In [0]:
from pyspark.sql import SparkSession

spark = SparkSession.builder.appName('SparkByExamples.com').getOrCreate()

data = [('James','Smith','M',3000),('Anna','Rose','F',4100),
  ('Robert','Williams','NA',6200),(None,'Rob','F',6200)
  
]

columns = ["firstname","lastname","gender","salary"]
df = spark.createDataFrame(data=data, schema = columns)
df.show()

df2=df.withColumn("salary", df.salary*3)
df2.show()

from pyspark.sql.functions import when
df3 = df.withColumn("gender", when(df.gender == "M","Male") \
      .when(df.gender == "F","Female") \
      .otherwise(df.gender))
df3.show()

df4=df.withColumn("salary",df.salary.cast("String"))
df4.printSchema()

df.createOrReplaceTempView("PER")
df5=spark.sql("select firstname,gender,salary*3 as salary from PER")
df5.show()

+---------+--------+------+------+
|firstname|lastname|gender|salary|
+---------+--------+------+------+
|    James|   Smith|     M|  3000|
|     Anna|    Rose|     F|  4100|
|   Robert|Williams|    NA|  6200|
|     null|     Rob|     F|  6200|
+---------+--------+------+------+

+---------+--------+------+------+
|firstname|lastname|gender|salary|
+---------+--------+------+------+
|    James|   Smith|     M|  9000|
|     Anna|    Rose|     F| 12300|
|   Robert|Williams|    NA| 18600|
|     null|     Rob|     F| 18600|
+---------+--------+------+------+

+---------+--------+------+------+
|firstname|lastname|gender|salary|
+---------+--------+------+------+
|    James|   Smith|  Male|  3000|
|     Anna|    Rose|Female|  4100|
|   Robert|Williams|    NA|  6200|
|     null|     Rob|Female|  6200|
+---------+--------+------+------+

root
 |-- firstname: string (nullable = true)
 |-- lastname: string (nullable = true)
 |-- gender: string (nullable = true)
 |-- salary: string (nullable = t

In [0]:
#The code imports the necessary modules, including SparkSession from pyspark.sql.

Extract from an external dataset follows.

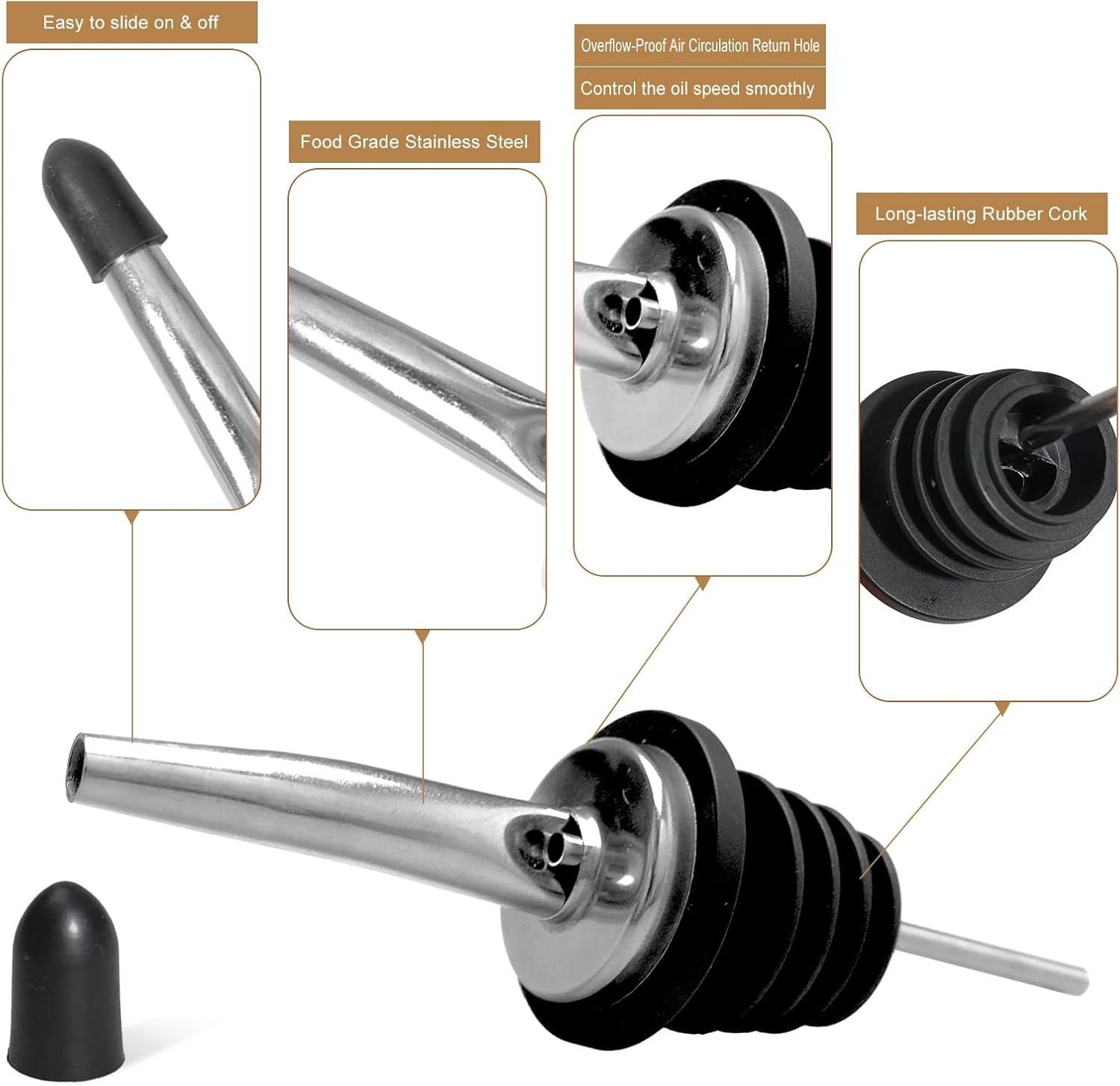 Easy to slide on & off

Food Grade Stainless Steel

Overflow-Proof Air Circulation Return Hole

Control the oil speed smoothly

Long-lasting Rubber Cork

#A SparkSession is created with the application name set to 'SparkByExamples.com'.

#The data list contains tuples representing input data for the DataFrame.

#The columns list defines the column names for the DataFrame.

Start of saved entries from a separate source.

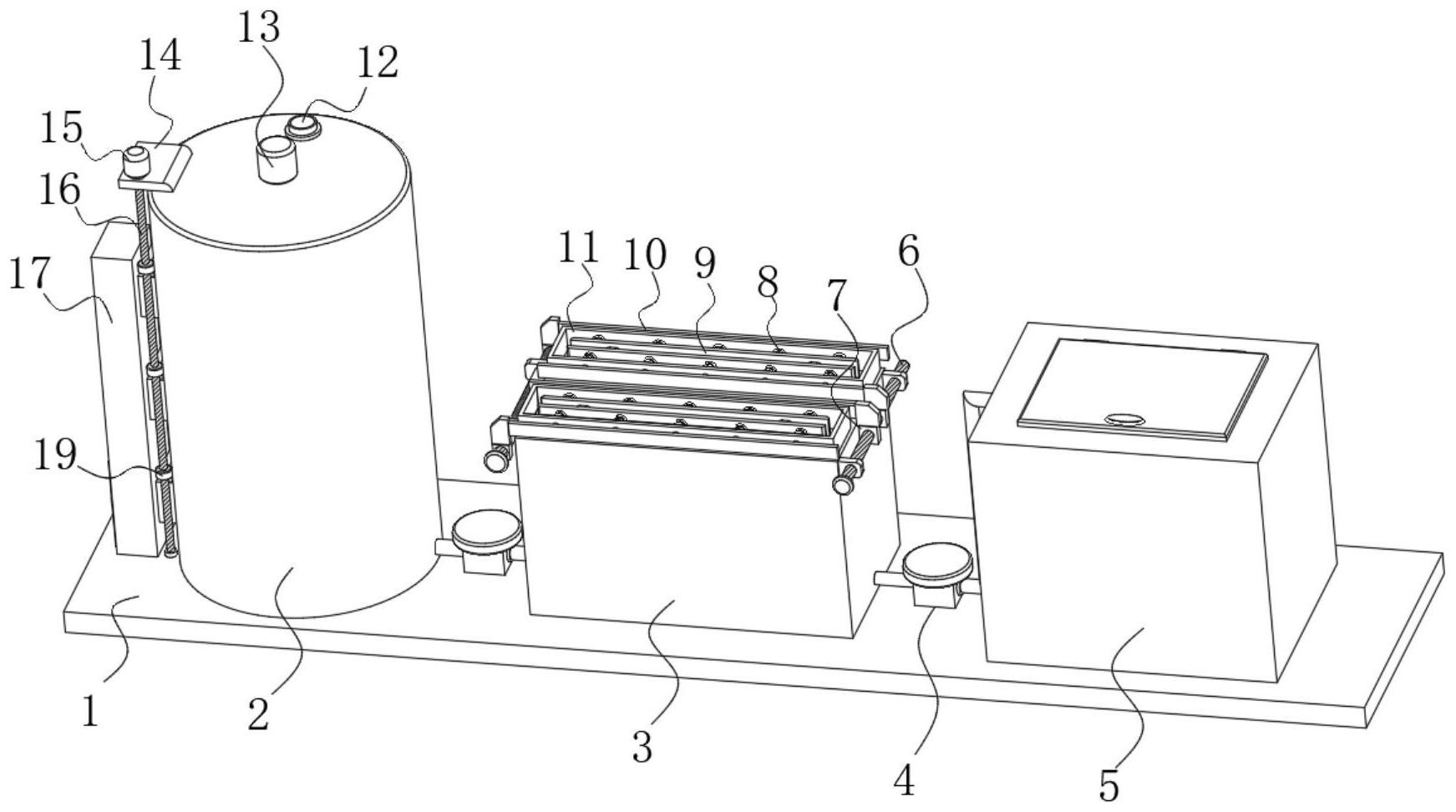 13
14
12
15
16
17
11
10
9
8
7
6
19
1
2
3
4
5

#The DataFrame df is created using spark.createDataFrame() by passing the input data and schema.

#The contents of df are displayed using show().

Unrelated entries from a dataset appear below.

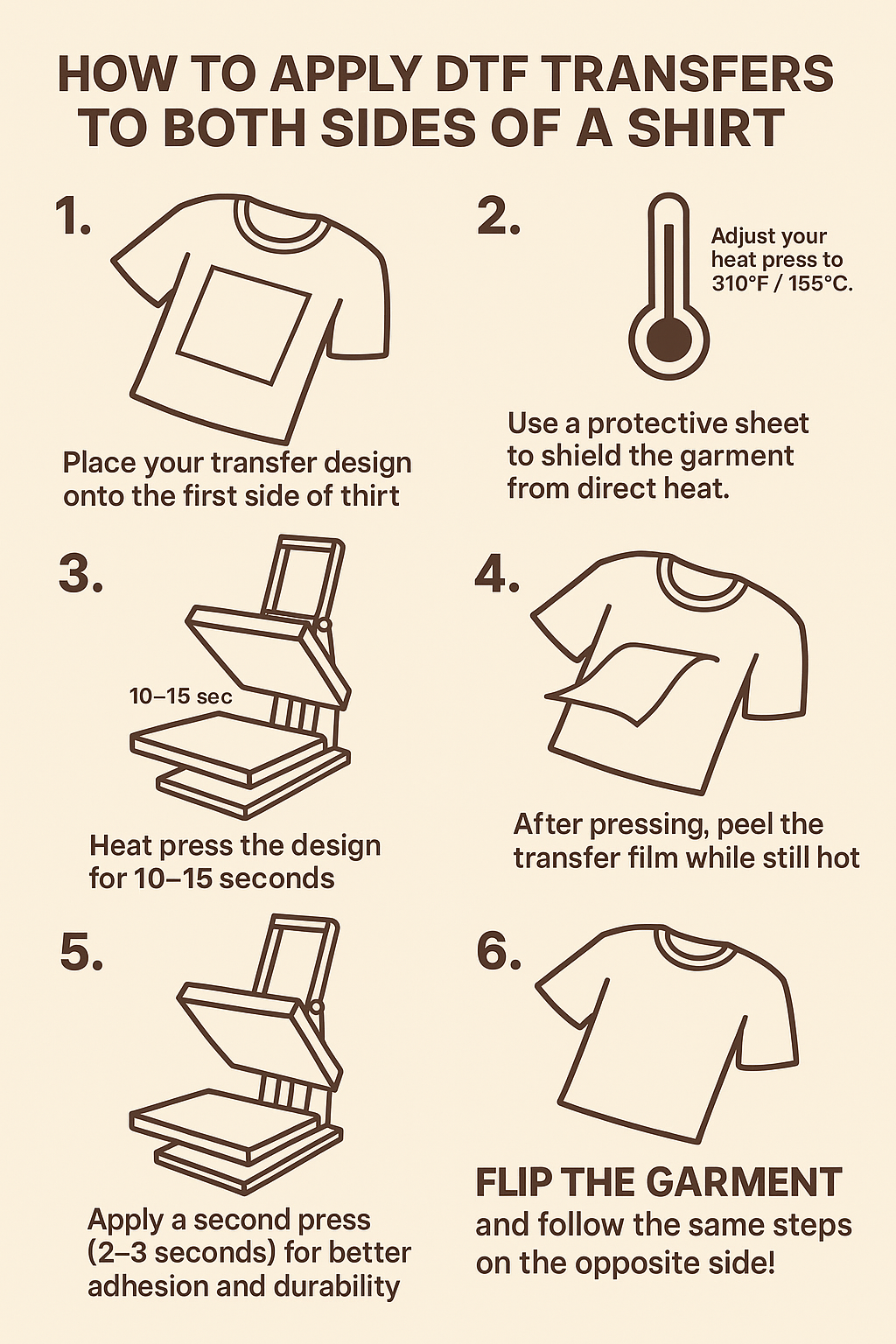 HOW TO APPLY DTF TRANSFERS TO BOTH SIDES OF A SHIRT

1.

Place your transfer design onto the first side of thirt

2.

Adjust your heat press to 310°F / 155°C.

Use a protective sheet to shield the garment from direct heat.

3.

10–15 sec

Heat press the design for 10–15 seconds

4.

After pressing, peel the transfer film while still hot

5.

Apply a second press (2–3 seconds) for better adhesion and durability

6.

FLIP THE GARMENT and follow the same steps on the opposite side!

#The DataFrame df2 is created by multiplying the "salary" column in df by 3 using withColumn(). The resulting DataFrame is displayed using show().

#The when() function from pyspark.sql.functions is used to conditionally update the "gender" column in df. If "M" is encountered, it is replaced with "Male", if "F" is encountered, it is replaced with "Female", and for other values, the original value is retained. The resulting DataFrame is assigned to df3 and displayed using show().

#The DataFrame df4 is created by changing the data type of the "salary" column in df to String using withColumn() and cast(). The schema of df4 is printed using printSchema().

#The DataFrame df is registered as a temporary view named "PER" using createOrReplaceTempView().

#A SQL query is executed using spark.sql() to select the "firstname", "gender", and calculated "salary" (salary multiplied by 3) from the "PER" view. The result is assigned to df5 and displayed using show().